TRECHO FORNECIDO:
Apesar do expressivo crescimento do número de resíduos, que pode ser atribuído, inclusive, à ascensão social da população, consequência do aquecimento da economia nos anos 2000, 38% dos brasileiros (78 milhões de pessoas) continuam sem acesso a serviços de tratamento e destinação adequada de resíduos (ABRELPE, 2018/2019). O que não é diferente da realidade mundial, na qual somente metade da população é atendida por coleta de resíduos sólidos (ISWA 2013).
As previsões de futuro não são nem um pouco animadoras, visto que, segundo o Programa das Nações Unidas para o Meio Ambiente (PNUMA), para o ano de 2025, espera-se um aumento na produção de resíduos sólidos, no mundo, incluindo o Brasil, de 1,3 bilhão toneladas/ano para 2,2 bilhões toneladas/ano, sendo que quase a metade desse total é gerada por menos de 30 países, justamente as nações mais desenvolvidas do mundo.
Esses dados alarmantes atestam, de forma clara, que a velocidade de geração de resíduos não acompanha a correspondente evolução de tecnologias ou de políticas de destinação ambientalmente adequadas. É a prova pura de uma "não política".
Frise-se que, ao longo do tempo, a geração de resíduos acaba diferindo quanto à tipologia. Com o avanço da tecnologia, há a consequente produção de resíduos cada vez mais difíceis de serem tratados ou descartados na natureza sem ocasionarem impactos ambientais significativos, como nos recursos hídricos e no solo.
Nessa perspectiva, o desafio que se apresenta é, justamente, a complexidade em que a temática dos resíduos sólidos está imersa. Assim, pesquisar sobre resíduos sólidos é, ao mesmo tempo, conferir indicadores de qualidade de vida, bem como de tudo a ela associado, ou dos elementos necessários à sua manutenção, abrangendo, nesse contexto, os direitos fundamentais da pessoa humana relacionados ao bem-estar e à vida digna, como o direito ao meio ambiente ecologicamente equilibrado, à saúde, à habitação, ao lazer, à segurança, ao trabalho e às cidades sustentáveis (OKADA et al., 2009).

INFORMAÇÕES EXIBIDAS:
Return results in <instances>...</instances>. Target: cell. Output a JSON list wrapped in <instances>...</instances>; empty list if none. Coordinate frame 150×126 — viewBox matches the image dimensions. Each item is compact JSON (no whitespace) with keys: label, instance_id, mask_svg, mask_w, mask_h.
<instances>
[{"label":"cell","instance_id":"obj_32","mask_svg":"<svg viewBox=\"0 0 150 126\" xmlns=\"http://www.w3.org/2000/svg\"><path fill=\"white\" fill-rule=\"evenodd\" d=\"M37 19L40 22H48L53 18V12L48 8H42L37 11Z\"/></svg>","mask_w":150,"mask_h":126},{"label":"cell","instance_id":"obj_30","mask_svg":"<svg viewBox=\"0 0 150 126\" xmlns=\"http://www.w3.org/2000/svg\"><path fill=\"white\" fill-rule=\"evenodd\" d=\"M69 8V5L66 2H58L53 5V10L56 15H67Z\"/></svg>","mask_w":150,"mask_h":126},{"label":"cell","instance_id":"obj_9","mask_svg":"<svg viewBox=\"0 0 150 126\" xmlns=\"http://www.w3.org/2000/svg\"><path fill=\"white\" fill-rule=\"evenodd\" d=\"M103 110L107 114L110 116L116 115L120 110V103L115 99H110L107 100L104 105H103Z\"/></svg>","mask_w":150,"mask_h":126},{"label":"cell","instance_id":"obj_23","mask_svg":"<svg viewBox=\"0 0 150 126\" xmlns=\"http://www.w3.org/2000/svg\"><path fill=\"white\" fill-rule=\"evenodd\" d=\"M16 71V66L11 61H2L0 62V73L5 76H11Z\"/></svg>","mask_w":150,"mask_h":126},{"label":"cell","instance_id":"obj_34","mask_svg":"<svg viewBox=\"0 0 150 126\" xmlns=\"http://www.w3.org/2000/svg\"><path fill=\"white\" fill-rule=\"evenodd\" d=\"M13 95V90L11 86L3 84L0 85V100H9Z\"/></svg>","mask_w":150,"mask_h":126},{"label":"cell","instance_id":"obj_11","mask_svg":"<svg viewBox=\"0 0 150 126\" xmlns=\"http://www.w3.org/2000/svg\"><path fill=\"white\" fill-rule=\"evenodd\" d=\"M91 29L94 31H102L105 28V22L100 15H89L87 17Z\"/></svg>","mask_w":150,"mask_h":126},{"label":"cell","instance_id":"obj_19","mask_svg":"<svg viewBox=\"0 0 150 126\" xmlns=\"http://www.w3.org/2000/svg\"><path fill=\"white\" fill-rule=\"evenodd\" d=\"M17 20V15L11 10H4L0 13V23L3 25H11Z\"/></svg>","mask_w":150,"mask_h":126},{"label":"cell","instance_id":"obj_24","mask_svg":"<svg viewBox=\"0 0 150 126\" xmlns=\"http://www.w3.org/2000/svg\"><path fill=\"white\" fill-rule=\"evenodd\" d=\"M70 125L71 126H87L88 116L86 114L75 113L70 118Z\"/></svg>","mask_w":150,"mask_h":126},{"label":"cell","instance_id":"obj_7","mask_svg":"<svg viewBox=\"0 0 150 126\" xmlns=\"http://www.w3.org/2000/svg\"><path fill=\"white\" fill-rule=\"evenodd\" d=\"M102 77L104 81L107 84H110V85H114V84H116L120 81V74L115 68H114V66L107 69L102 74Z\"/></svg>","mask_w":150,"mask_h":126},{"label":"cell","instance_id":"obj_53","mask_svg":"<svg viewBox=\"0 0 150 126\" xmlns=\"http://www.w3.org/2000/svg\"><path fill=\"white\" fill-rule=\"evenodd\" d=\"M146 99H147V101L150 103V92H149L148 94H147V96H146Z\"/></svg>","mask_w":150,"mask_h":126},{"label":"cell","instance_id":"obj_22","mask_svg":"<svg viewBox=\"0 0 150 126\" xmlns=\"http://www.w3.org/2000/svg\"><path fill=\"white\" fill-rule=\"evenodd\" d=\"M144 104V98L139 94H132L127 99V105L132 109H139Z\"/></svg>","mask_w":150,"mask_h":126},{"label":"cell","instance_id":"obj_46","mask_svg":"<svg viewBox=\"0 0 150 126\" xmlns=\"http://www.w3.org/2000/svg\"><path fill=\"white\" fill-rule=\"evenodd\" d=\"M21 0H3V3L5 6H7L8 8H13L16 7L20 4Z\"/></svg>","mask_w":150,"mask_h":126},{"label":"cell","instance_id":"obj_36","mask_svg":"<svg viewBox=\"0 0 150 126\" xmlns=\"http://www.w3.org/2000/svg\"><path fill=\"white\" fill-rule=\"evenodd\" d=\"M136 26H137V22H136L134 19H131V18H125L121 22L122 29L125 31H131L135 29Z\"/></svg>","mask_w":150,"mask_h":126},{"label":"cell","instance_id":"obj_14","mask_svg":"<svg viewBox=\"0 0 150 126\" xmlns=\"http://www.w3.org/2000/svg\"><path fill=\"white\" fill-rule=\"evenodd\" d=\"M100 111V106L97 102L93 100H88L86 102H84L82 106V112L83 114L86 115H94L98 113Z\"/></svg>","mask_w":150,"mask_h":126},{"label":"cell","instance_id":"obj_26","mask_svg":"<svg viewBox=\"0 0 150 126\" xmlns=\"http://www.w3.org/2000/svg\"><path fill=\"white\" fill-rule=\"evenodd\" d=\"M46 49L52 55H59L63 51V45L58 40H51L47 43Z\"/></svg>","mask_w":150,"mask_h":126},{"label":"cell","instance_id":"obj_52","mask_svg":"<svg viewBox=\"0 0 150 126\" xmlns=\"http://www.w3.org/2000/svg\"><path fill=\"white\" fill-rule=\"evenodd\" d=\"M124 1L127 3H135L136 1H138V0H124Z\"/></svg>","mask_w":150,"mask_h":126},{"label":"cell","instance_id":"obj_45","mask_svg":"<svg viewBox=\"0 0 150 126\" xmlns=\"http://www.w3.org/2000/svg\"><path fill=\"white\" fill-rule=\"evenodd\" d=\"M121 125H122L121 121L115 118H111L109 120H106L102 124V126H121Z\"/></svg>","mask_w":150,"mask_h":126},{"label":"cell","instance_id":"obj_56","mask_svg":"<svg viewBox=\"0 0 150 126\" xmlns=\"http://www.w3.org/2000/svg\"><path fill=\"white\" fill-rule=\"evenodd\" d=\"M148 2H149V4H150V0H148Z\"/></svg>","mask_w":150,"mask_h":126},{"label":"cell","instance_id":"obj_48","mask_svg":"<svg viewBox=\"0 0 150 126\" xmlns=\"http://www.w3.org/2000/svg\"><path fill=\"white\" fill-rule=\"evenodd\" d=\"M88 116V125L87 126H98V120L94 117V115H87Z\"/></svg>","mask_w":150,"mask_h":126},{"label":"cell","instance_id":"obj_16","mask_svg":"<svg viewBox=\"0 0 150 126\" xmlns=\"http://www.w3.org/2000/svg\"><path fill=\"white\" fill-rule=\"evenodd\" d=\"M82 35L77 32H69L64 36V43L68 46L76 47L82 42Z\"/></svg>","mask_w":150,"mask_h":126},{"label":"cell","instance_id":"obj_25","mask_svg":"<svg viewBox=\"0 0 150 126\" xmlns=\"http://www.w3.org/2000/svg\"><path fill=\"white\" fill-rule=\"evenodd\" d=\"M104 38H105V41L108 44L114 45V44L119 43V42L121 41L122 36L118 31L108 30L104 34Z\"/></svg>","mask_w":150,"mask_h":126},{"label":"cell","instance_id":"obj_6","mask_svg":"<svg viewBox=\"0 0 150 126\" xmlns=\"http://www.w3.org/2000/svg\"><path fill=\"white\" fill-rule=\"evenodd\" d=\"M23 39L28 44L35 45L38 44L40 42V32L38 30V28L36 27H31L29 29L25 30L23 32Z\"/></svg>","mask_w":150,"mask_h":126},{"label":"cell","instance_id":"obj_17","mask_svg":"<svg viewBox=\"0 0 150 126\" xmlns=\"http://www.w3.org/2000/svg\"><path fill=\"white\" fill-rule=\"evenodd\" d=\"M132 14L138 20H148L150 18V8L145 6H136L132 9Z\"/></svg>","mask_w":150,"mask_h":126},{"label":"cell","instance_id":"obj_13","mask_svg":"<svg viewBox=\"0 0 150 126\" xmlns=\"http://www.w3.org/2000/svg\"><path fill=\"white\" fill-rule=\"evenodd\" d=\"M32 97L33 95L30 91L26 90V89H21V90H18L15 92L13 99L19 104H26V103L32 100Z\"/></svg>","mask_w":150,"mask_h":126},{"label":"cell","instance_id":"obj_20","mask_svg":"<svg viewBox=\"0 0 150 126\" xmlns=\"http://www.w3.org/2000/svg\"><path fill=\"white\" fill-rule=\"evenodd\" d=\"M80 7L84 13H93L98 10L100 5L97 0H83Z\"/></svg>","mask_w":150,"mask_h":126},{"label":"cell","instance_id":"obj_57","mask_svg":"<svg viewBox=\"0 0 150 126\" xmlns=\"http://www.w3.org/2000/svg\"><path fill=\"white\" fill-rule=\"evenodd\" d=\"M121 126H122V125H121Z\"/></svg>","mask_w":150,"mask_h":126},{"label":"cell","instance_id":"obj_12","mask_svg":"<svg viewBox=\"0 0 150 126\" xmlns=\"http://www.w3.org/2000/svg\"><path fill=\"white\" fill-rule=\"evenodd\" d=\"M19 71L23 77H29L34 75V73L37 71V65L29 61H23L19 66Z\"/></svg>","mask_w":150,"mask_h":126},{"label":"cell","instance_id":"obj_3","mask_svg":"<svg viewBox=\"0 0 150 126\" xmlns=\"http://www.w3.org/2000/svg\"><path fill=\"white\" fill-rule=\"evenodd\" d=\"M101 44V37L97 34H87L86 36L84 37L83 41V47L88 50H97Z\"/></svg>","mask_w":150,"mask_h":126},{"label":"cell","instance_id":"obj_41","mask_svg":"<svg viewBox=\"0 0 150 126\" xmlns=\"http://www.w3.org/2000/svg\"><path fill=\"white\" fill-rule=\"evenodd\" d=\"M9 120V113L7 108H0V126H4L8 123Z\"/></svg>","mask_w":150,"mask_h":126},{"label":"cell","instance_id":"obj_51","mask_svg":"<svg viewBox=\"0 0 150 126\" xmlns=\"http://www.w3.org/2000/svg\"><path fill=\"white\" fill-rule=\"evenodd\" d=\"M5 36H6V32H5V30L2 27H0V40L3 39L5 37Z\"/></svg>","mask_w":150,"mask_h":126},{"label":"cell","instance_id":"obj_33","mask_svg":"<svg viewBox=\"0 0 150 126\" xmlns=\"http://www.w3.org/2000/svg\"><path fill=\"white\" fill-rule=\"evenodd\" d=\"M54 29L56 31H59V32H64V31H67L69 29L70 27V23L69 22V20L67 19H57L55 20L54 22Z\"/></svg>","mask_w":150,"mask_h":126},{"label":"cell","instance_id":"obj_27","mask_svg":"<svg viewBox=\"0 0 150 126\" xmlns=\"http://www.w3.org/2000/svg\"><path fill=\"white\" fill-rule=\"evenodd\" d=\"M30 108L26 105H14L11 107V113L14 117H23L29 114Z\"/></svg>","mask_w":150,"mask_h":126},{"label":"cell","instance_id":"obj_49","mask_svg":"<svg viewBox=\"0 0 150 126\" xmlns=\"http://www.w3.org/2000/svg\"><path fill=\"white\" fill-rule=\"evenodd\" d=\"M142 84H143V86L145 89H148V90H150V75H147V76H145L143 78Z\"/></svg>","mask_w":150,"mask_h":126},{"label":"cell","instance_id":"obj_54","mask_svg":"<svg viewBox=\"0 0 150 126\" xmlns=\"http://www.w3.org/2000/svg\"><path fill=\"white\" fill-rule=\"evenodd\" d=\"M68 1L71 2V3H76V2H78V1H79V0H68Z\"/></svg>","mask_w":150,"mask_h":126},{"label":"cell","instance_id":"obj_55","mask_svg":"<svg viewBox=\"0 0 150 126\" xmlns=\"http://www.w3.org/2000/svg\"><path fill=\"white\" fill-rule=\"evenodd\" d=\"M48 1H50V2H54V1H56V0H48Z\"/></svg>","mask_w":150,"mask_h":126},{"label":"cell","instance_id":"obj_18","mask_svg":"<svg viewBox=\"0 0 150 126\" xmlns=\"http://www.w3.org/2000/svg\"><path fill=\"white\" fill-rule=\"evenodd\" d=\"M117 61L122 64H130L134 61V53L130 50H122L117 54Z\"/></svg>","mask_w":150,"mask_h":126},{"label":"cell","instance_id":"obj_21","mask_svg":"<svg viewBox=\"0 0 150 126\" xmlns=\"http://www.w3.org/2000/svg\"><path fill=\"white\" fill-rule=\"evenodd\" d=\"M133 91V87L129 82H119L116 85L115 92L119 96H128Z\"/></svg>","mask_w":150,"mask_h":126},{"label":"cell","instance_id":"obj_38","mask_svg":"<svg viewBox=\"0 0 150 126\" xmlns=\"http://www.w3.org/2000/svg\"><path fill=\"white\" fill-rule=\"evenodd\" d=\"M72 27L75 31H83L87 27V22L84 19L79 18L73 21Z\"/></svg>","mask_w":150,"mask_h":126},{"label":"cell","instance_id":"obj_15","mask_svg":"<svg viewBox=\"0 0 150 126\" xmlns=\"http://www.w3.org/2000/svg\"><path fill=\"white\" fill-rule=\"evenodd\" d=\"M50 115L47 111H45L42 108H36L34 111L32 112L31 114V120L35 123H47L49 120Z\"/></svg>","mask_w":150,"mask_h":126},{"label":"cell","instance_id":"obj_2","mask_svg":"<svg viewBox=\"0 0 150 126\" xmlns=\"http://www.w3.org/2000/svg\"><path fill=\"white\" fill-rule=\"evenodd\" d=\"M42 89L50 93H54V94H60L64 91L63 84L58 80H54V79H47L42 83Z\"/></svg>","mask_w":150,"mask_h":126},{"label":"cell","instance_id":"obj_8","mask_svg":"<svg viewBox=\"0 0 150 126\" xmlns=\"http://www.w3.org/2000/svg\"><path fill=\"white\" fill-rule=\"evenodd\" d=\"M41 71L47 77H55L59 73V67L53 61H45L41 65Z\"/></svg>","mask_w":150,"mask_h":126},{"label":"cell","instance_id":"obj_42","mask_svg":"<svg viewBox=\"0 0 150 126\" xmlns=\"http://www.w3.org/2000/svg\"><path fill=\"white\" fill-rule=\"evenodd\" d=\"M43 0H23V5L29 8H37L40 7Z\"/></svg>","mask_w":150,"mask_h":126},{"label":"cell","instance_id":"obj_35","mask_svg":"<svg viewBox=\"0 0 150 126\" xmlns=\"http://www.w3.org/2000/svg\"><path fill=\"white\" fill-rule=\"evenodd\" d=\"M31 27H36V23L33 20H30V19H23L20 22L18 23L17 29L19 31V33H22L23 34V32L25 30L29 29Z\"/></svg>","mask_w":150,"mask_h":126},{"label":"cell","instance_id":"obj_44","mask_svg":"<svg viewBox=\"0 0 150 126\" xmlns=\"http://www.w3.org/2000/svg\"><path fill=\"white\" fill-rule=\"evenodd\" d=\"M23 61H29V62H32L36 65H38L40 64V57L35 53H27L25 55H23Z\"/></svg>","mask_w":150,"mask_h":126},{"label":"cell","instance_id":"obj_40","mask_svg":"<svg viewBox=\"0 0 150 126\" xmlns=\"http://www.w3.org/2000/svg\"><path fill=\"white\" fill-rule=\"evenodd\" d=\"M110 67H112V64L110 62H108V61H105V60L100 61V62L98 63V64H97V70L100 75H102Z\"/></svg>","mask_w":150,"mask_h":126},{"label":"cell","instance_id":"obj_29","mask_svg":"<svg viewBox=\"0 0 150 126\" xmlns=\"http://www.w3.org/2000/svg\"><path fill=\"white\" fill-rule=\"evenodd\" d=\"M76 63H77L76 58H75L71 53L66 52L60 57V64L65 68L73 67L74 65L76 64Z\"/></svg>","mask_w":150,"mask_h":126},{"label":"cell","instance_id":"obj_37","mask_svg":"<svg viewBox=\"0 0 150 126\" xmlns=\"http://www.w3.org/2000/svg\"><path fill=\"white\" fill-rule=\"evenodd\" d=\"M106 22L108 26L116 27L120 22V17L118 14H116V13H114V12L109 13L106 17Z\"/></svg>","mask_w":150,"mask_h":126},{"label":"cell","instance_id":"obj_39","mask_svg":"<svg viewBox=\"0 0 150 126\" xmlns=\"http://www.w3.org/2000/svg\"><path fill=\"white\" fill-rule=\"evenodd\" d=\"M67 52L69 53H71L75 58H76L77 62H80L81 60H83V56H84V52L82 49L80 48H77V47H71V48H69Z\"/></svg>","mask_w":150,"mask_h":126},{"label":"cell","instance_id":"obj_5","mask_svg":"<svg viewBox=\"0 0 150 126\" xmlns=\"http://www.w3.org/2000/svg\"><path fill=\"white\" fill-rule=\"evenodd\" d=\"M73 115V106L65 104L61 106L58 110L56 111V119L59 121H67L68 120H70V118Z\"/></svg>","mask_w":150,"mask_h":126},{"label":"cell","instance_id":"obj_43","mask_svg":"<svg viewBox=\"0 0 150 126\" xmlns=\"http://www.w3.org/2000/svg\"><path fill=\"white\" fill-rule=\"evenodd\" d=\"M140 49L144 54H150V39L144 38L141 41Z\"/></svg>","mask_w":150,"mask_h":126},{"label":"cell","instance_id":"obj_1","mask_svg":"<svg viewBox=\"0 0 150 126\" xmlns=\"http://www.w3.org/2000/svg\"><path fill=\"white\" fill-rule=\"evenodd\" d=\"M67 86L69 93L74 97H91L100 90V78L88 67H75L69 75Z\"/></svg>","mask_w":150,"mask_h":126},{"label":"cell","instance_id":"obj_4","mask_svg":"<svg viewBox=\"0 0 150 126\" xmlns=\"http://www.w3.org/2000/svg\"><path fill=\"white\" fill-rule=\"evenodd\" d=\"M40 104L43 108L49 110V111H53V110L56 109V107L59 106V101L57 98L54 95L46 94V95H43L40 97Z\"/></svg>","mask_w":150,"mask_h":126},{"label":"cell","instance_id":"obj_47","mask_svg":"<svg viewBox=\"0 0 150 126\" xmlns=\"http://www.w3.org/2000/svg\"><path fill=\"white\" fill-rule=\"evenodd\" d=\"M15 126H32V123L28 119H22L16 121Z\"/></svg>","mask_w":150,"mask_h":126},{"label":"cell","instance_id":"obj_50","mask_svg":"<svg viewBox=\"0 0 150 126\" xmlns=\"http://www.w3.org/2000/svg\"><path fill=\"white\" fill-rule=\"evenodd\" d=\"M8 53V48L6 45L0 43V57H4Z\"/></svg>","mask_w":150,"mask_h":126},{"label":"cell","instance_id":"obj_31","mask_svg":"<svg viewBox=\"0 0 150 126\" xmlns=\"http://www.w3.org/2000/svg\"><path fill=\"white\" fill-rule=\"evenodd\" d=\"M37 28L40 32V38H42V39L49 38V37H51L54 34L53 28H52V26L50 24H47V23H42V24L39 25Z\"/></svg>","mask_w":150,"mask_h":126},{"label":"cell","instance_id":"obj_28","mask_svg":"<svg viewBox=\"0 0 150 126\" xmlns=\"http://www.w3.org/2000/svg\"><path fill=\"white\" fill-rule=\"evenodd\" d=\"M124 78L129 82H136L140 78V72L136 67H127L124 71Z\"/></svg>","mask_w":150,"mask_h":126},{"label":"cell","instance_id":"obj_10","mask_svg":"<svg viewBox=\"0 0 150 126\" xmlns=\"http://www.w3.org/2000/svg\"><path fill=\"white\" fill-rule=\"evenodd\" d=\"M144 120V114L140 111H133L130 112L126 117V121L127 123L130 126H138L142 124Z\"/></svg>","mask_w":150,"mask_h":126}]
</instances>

TAREFAS E EXERCÍCIOS:
a: Responda às perguntas abaixo com base no texto sobre resíduos sólidos.
(i) Que percentual dos brasileiros continua sem acesso a serviços de tratamento e destinação adequada de resíduos?
(ii) Segundo o PNUMA, de quanto para quanto deve passar a produção mundial de resíduos sólidos em 2025?
(iii) Em quais elementos da natureza o texto cita exemplos de impactos ambientais significativos?
b: Repita sem nenhuma alteração o trecho do texto sobre resíduos sólidos que começa em "Apesar do expressivo" e termina em "sólidos (ISWA 2013).".

RESULTADOS POR TAREFA:
a:
(i) 38% dos brasileiros, o que corresponde a 78 milhões de pessoas.
(ii) Deve passar de 1,3 bilhão de toneladas/ano para 2,2 bilhões de toneladas/ano.
(iii) Nos recursos hídricos e no solo.

b:
Apesar do expressivo crescimento do número de resíduos, que pode ser atribuído, inclusive, à ascensão social da população, consequência do aquecimento da economia nos anos 2000, 38% dos brasileiros (78 milhões de pessoas) continuam sem acesso a serviços de tratamento e destinação adequada de resíduos (ABRELPE, 2018/2019). O que não é diferente da realidade mundial, na qual somente metade da população é atendida por coleta de resíduos sólidos (ISWA 2013).